IGNOU To Hold International Seminar From 20th Feb

An International Seminar By IGNOU
School of Humanities of Indira Gandhi National Open University (IGNOU) shall organize an International Conference on Literature and Marginality:Comparative Perspectives in African, American, Australian and Indian Dalite Literature from 20th -22nd February 2013 in New Delhi.

The proposed bilingual (Hindi and English) conference is to contextualize marginality in an Inter-disciplinary framework with reference to past and with its possible effects on life in future and also provide a comparative platform of literary study between Dalit, African, Australian and American discourses.

Although the chief concern will be to review literature on marginality and figure out the points of coming together and departure in terms of marginalized writings yet scholarly contributions from every domain shall be discussed so that the inter-disciplinary or multi-disciplinary approaches can authenticate the main theme. The innovative, exciting, and intellectual discussion by the scholars of all domains will also help in promoting a high order research in this area.

The broad areas to be covered by the Seminar includes the following:

  • Subaltern Consciousness in African Australian American and Dalit Writings.
  • Parallelism and Ambivalences in literature of the ‘margins'
  • ‘Art' and ‘Aesthetics' of African Australian American and Dalit Writings
  • Literature of Marginality: African American Australian and Dalit Literature.

# Recorded information:

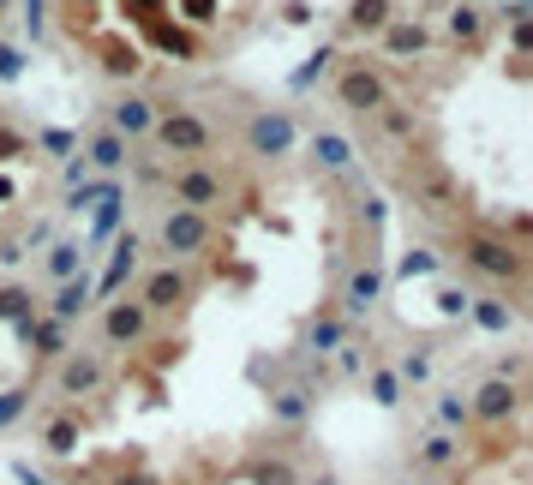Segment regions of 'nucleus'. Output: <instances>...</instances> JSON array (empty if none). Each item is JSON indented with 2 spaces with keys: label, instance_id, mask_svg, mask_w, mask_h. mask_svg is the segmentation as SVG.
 <instances>
[{
  "label": "nucleus",
  "instance_id": "obj_6",
  "mask_svg": "<svg viewBox=\"0 0 533 485\" xmlns=\"http://www.w3.org/2000/svg\"><path fill=\"white\" fill-rule=\"evenodd\" d=\"M12 72H18V54H12V48H0V78H12Z\"/></svg>",
  "mask_w": 533,
  "mask_h": 485
},
{
  "label": "nucleus",
  "instance_id": "obj_7",
  "mask_svg": "<svg viewBox=\"0 0 533 485\" xmlns=\"http://www.w3.org/2000/svg\"><path fill=\"white\" fill-rule=\"evenodd\" d=\"M30 36H42V0H30Z\"/></svg>",
  "mask_w": 533,
  "mask_h": 485
},
{
  "label": "nucleus",
  "instance_id": "obj_5",
  "mask_svg": "<svg viewBox=\"0 0 533 485\" xmlns=\"http://www.w3.org/2000/svg\"><path fill=\"white\" fill-rule=\"evenodd\" d=\"M390 12H396V0H354L348 24L354 30H390Z\"/></svg>",
  "mask_w": 533,
  "mask_h": 485
},
{
  "label": "nucleus",
  "instance_id": "obj_3",
  "mask_svg": "<svg viewBox=\"0 0 533 485\" xmlns=\"http://www.w3.org/2000/svg\"><path fill=\"white\" fill-rule=\"evenodd\" d=\"M156 102H144V96H126V102H114V132H156Z\"/></svg>",
  "mask_w": 533,
  "mask_h": 485
},
{
  "label": "nucleus",
  "instance_id": "obj_2",
  "mask_svg": "<svg viewBox=\"0 0 533 485\" xmlns=\"http://www.w3.org/2000/svg\"><path fill=\"white\" fill-rule=\"evenodd\" d=\"M378 54H384V60L414 66V60H426V54H432V30H426V24H390V30H384V42H378Z\"/></svg>",
  "mask_w": 533,
  "mask_h": 485
},
{
  "label": "nucleus",
  "instance_id": "obj_1",
  "mask_svg": "<svg viewBox=\"0 0 533 485\" xmlns=\"http://www.w3.org/2000/svg\"><path fill=\"white\" fill-rule=\"evenodd\" d=\"M396 485H533V366L504 360L474 390H444Z\"/></svg>",
  "mask_w": 533,
  "mask_h": 485
},
{
  "label": "nucleus",
  "instance_id": "obj_4",
  "mask_svg": "<svg viewBox=\"0 0 533 485\" xmlns=\"http://www.w3.org/2000/svg\"><path fill=\"white\" fill-rule=\"evenodd\" d=\"M450 36H456L462 48H468V42H480V36H486V12H480L474 0H468V6H456V12H450Z\"/></svg>",
  "mask_w": 533,
  "mask_h": 485
},
{
  "label": "nucleus",
  "instance_id": "obj_8",
  "mask_svg": "<svg viewBox=\"0 0 533 485\" xmlns=\"http://www.w3.org/2000/svg\"><path fill=\"white\" fill-rule=\"evenodd\" d=\"M6 6H12V0H0V12H6Z\"/></svg>",
  "mask_w": 533,
  "mask_h": 485
}]
</instances>
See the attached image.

# Exercise instructions:
(1) Copy the passage of the IGNOU seminar announcement starting at "IGNOU To Hold" and ending at "in New Delhi.".
(2) Finish out the next part of the IGNOU seminar announcement, picking up after its final line.

# Exercise answers:
(1)
IGNOU To Hold International Seminar From 20th Feb

An International Seminar By IGNOU
School of Humanities of Indira Gandhi National Open University (IGNOU) shall organize an International Conference on Literature and Marginality:Comparative Perspectives in African, American, Australian and Indian Dalite Literature from 20th -22nd February 2013 in New Delhi.

(2)
  • Art, literature and films as modes of expression and Resistance
  • Issues of language, form and genre
  • Nation and its Others
  • Autobiographies as layers of Identity and Resistance.
  • Representation of women, caste and Race.
  • Dynamics of Social exclusion - Issues, Trends and Prospects
  • The Subaltern Consciousness and the associated challenges
  • Politics of Empowerment and Subaltern issues.

Over the years, the traditional assumptions of disciplines have been challenged and scholars have also explored the role of the "canon" and debated on what the so called "great" (canonical) texts may be in their respective disciplines, and the more profound grounds of their canonicity. There is a great academic need to explore these comparative perspectives in African American and Australian, Indian Dalit Literature.

The advent of literary and cultural theories in the literary field has brought major changes in the way of reading, interpreting and understanding literature and culture. This has empowered, in a significant way, marginalized discourses which often remained unnoticed by the hegemonic culture. This has constantly been argued that a comprehensive literary study of marginality and its epistemic role is necessary and would contribute to a better understanding of how humanistic knowledge has been created, structured and transmitted.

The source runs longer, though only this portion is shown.